=== SOURCE TEXT ===

You are viewing a plain text version of this content. The canonical link for it is here.
Posted to java-user@lucene.apache.org by Hang Mang <gu...@googlemail.com> on 2013/06/27 17:45:55 UTC
Language detection
Hello,
is there some kind of a filter or component that I could use to filter
non-english text? I have a preprocessing step that I only want to index
English documents.
Best,
Gucko
Re: Language detection
Posted by Jack Krupansky <ja...@basetechnology.com>.
Oops... sorry, I just realized this was on the Lucene-user list. My response
was for Solr-ONLY!
-- Jack Krupansky
-----Original Message-----
From: Jack Krupansky
Sent: Thursday, June 27, 2013 1:11 PM
To: java-user@lucene.apache.org
Subject: Re: Language detection
You can use the LangDetectLanguageIdentifierUpdateProcessorFactory update
processor to redirect languages to alternate fields, and then set the
non-English fields to be "ignored". But, the document would still be
indexed, just without the redirected text fields.

===

THE PROBLEM:
List every header field in the quoted original message of the language detection thread above, each with its value.

=== DATA ROWS ===

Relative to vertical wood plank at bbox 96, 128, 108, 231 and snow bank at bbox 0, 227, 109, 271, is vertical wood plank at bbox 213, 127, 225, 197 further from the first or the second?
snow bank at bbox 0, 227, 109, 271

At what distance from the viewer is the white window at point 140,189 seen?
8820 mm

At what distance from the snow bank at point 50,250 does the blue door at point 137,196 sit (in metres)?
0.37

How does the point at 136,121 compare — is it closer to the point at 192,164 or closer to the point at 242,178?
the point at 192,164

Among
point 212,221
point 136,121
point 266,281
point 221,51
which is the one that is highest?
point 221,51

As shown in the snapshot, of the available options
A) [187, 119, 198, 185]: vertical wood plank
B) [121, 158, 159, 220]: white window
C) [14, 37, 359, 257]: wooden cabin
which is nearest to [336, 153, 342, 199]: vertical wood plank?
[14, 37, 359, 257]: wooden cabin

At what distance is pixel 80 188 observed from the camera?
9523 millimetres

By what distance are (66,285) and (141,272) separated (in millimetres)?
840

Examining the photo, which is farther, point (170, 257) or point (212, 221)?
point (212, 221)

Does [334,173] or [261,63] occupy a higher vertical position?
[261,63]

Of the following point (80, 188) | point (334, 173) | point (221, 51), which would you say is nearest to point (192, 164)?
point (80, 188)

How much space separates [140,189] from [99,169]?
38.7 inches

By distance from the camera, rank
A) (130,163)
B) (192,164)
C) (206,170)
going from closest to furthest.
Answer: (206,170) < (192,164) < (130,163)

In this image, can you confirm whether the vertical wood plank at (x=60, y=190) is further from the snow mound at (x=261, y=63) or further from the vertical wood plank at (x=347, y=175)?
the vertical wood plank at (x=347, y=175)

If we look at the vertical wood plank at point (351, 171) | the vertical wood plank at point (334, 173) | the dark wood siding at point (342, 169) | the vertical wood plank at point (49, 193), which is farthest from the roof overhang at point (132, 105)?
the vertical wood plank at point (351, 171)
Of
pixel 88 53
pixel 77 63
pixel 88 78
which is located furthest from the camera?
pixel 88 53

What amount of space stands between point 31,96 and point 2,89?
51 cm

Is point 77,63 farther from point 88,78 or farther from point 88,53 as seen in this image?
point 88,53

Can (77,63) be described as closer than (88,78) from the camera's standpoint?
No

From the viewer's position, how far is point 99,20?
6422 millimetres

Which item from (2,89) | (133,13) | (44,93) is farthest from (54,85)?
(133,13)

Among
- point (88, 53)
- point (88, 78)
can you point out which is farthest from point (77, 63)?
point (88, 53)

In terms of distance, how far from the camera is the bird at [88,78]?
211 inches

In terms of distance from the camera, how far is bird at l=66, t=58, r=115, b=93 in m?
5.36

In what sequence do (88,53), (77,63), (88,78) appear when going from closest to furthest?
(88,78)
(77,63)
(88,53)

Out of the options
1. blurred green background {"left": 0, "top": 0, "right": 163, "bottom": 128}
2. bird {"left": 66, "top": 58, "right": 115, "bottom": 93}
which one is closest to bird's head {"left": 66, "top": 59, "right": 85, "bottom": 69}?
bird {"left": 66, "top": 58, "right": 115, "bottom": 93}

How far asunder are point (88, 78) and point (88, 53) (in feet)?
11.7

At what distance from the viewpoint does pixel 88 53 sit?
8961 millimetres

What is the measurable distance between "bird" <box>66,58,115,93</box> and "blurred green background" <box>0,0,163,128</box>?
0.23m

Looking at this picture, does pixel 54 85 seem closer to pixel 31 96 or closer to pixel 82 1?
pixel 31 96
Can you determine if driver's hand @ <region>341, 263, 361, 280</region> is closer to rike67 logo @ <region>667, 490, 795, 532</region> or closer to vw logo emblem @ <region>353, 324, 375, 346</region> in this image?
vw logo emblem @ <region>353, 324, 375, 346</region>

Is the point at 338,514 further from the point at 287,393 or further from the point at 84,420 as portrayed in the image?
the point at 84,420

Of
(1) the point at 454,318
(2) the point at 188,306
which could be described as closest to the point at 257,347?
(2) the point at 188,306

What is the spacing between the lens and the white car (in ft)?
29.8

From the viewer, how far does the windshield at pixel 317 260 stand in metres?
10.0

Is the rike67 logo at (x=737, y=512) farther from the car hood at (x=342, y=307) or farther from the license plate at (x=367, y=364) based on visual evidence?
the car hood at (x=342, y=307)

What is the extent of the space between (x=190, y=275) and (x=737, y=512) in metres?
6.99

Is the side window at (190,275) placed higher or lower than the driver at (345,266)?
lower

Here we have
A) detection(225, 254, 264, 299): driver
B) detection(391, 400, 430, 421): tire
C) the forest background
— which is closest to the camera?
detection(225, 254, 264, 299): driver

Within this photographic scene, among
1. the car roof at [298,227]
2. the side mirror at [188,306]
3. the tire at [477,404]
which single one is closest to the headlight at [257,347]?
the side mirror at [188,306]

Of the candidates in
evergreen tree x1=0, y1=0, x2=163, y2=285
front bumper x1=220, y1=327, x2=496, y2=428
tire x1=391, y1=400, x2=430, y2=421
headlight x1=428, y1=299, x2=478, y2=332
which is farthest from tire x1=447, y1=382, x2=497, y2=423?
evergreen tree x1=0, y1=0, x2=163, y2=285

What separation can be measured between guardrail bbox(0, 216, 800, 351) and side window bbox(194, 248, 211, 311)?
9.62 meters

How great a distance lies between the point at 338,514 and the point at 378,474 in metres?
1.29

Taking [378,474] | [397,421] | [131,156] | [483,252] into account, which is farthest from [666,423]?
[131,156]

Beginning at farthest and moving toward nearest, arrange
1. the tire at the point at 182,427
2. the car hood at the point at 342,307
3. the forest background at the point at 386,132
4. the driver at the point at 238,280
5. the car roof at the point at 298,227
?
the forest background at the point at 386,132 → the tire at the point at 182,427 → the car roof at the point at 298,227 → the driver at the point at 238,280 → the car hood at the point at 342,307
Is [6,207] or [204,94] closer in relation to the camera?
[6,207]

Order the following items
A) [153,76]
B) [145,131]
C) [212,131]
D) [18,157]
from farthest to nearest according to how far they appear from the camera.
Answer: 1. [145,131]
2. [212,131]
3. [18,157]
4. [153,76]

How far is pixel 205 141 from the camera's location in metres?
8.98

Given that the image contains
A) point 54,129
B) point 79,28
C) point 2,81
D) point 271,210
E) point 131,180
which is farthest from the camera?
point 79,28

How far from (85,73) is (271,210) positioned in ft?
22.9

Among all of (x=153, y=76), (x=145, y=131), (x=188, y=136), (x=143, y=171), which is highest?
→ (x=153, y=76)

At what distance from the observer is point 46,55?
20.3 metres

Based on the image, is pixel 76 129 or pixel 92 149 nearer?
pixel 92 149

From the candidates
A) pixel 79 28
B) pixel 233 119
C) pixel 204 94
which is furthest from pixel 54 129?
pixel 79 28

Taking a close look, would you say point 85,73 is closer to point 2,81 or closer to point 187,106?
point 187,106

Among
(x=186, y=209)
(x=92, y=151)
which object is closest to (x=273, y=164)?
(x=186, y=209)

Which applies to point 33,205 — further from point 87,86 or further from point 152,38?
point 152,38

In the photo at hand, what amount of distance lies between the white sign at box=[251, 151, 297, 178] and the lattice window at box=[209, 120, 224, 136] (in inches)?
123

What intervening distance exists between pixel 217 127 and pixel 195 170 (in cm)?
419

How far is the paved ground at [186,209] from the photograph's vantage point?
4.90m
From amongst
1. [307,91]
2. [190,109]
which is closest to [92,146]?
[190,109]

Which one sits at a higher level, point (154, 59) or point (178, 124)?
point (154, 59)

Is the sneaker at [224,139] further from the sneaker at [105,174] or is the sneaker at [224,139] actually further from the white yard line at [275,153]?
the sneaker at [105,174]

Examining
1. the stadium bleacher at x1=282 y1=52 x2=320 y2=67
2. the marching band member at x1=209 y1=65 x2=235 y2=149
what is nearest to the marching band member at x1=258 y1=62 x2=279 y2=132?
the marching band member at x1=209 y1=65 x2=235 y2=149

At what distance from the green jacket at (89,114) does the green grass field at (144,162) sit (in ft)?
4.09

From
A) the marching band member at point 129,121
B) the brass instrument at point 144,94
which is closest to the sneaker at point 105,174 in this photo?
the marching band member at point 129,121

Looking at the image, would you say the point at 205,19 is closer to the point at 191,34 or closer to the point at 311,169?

===

ANSWER TO THIS EXERCISE:
From: Jack Krupansky
Sent: Thursday, June 27, 2013 1:11 PM
To: java-user@lucene.apache.org
Subject: Re: Language detection